Glindenberg (cl). Noch bis kurz nach Pfingsten steht in der Glindenberger Kita "Kleine Elbstrolche" der Wald auf dem Themenplan. Deshalb kam gestern Ingolf Osthold vom Betreuungsforstamt Letzlingen in der Maxigruppe vorbei und hatte Zweige von verschiedenen Laub- und Nadelbäumen im Gepäck. Viel mehr als für die Blätter interessierten sich die Kinder aber zuerst für die kleinen Ameisen und Käfer, die als Zugabe aus den Zweigen krabbelten.

Osthold und Kita-Leiterin Sylvia Brandt schafften es aber schnell, die Aufmerksamkeit der kleinen "Waldfüchse" – so auch der Titel des Projektes – wieder zurück auf die grünen Anschauungsmaterialien zu lenken. "Schau mal, das sieht ja aus wie ein Zahnstocher", stellte die kleine Livia beim Anblick der langen und dünnen Kiefernnadeln fest.

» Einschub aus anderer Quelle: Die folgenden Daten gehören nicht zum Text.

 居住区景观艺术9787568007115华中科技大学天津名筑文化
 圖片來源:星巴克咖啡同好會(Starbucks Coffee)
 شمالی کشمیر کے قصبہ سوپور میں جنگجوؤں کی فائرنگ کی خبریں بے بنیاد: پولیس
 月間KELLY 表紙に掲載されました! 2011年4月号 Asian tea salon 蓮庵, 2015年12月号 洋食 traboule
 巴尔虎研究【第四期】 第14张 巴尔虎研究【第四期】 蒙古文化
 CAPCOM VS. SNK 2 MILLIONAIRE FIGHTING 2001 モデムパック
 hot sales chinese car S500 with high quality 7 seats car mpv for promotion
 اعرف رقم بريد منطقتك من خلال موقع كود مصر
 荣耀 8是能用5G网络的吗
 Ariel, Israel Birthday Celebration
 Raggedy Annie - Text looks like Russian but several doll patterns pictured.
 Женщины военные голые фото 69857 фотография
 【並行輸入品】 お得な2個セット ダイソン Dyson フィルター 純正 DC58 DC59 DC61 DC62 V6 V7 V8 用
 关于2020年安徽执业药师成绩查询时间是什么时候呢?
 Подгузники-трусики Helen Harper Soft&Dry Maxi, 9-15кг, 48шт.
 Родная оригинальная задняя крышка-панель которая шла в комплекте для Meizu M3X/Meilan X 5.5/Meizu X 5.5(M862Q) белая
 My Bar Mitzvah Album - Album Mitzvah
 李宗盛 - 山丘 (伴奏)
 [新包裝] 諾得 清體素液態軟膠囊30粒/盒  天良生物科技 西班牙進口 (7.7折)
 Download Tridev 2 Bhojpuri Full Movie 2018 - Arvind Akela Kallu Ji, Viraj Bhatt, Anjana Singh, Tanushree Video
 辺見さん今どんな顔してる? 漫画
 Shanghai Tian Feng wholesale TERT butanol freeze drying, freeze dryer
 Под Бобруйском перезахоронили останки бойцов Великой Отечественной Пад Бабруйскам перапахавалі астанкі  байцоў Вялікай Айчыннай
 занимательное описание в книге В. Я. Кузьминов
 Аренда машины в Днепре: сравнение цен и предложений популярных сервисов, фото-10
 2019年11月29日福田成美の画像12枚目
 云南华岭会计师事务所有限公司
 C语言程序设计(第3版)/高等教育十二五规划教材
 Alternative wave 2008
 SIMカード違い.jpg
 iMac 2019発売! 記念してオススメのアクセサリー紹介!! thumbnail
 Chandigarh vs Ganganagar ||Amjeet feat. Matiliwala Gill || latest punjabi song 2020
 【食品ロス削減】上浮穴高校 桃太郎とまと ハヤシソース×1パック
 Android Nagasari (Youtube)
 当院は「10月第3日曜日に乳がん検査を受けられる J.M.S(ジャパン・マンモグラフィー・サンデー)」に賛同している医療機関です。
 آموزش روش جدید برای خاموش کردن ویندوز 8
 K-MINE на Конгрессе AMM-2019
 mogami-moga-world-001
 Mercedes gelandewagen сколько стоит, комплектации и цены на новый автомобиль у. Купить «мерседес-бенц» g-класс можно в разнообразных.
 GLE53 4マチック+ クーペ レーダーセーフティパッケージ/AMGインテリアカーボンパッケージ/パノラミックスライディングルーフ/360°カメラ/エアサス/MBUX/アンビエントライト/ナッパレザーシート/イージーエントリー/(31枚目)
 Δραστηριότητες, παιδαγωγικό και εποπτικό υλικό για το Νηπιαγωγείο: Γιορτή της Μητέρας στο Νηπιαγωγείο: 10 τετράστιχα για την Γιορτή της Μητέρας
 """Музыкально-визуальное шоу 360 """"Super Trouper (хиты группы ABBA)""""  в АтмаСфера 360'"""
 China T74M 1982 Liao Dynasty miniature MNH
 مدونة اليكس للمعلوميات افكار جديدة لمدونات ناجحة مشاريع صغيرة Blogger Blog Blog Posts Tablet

Viele der Laubbäume erkannten die Kinder schon an der Blattform. Der Revierförster gab noch Tipps zur besseren Identifizierung von Nadelgewächsen. "Eine Lerche könnt ihr zum Beispiel daran erkennen, dass sie im Winter als einziger Nadelbaum alle Nadeln verliert", so Osthold. Zwischen Fichte und Tanne gibt es bei den Nadeln kaum einen Unterschied. Beide Bäume lassen sich aber durch ihre Zapfen voneinander abgrenzen. "Bei der Tanne stehen die Zapfen nach oben. Wenn ihr unter einem Baum also viele Zapfen liegen seht, kann das nur eine Fichte sein", erklärte der Fachmann weiter. Die Kinder lauschten gespannt und freuten sich, dass sie beim nächsten Waldspaziergang Mama und Papa noch etwas beibringen können.